Bildung und Sprachen

Um aber diesen Kern zu erkennen, braucht es Bildung. Das fängt ganz einfach beim Sprachenlernen an, und damit meine ich nicht, dass wir noch früher Englisch lernen sollten. Eine Lingua Franca macht sachliche Verständigung einfacher, aber Verständigung ist nicht gleich Verständnis: Je besser ich die Muttersprache meines Gegenübers kenne, desto eher kann ich mich in es hineinversetzen.

Gleichermaßen brauchen wir aber auch geschichtliche und politische Bildung. Ohne zu wissen, wie es zur EU gekommen ist, kann ich nicht erkennen, wie sehr ich sie brauche. Und wenn mir nicht die Werkzeuge zum kritischen Hinterfragen und der Freiraum zum Ausdruck meiner Ergebnisse gegeben werden, kann ich sie nicht verbessern. Im Moment sind die Informationen zur EU noch zu dünn, um die EU (be)greifbar zu machen, damit sie in den Köpfen ihrer Bürger Wurzeln schlagen kann – und das wird sie müssen, denn sonst verliert sie ihre Existenzberechtigung und wird wirklich zum vorschriftswütigen Feindbild Brüssel, das der Ungar Viktor Orbán beschwört. Damit das aber möglich ist, muss ihr mehr Einfluss auf das Leben der Menschen erlaubt werden – vielleicht tatsächlich in Form der Vereinigten Staaten von Europa.

 Ich habe von der EU profitiert

Ich vertrete diese Meinung, weil ich mein Leben lang von der EU profitiert habe. Ich durfte vier verschiedene europäische Sprachen lernen und an mehreren Auslandsaufenthalten teilnehmen, sodass ich Freundschaften in verschiedenen Ländern knüpfen konnte. Sogar mein Freiwilligendienst, das FSJ Kultur, wird zum Teil durch Mittel der EU gefördert.

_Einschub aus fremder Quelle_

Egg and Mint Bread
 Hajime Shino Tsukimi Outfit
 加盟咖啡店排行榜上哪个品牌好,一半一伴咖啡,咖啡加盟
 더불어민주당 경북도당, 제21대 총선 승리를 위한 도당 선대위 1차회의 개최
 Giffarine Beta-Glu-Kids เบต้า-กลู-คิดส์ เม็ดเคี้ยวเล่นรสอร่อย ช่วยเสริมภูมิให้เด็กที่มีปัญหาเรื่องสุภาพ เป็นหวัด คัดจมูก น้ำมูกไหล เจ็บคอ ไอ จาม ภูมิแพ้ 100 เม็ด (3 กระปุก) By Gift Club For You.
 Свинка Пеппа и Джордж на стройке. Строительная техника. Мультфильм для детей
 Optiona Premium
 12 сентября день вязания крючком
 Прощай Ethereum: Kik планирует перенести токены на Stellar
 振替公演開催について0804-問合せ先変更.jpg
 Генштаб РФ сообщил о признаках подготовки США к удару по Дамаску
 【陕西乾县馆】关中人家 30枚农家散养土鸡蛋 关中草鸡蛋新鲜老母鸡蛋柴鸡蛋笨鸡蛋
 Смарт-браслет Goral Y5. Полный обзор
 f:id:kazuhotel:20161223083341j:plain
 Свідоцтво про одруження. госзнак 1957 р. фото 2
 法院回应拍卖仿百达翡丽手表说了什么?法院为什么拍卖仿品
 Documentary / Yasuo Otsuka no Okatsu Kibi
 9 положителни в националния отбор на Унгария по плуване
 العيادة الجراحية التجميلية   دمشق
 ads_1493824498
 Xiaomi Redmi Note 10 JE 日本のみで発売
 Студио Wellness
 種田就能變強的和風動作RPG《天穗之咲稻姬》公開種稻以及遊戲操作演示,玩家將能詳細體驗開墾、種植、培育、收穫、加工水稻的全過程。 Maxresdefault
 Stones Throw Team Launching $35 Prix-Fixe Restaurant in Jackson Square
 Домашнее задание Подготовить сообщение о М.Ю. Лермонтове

 Meine Auffassung von der Welt ist typisch für ein Individuum meiner Generation mit meinen gesellschaftlichen Privilegien, das heißt, meine verhältnismäßig helle Haut, meine deutsche (mehr als meine italienische) Staatsbürgerschaft, meine Bildung öffnen mir Türen, die vielen anderen verschlossen bleiben.

Europa ist mein Zuhause

 Diese gesellschaftliche Position ist mit der Stellung Deutschlands innerhalb der EU vergleichbar: Deutschland ist finanziell gesehen relativ stabil und genießt großen Einfluss auf andere Staaten, Einfluss, der unverhältnismäßig übermächtig ist. Dass eine so große Diskrepanz zwischen den Mitgliedsstaaten der EU nur zu Missgunst in der Gemeinschaft führen kann, liegt auf der Hand. Natürlich ist das nicht der einzige Faktor, der für die Entwicklung Europas zählt, aber bestimmt ist es auch nicht der letzte, denn Ungleichheit untergräbt den Friedenswillen, der bei der Gründung der Europäischen Union ausschlaggebend war.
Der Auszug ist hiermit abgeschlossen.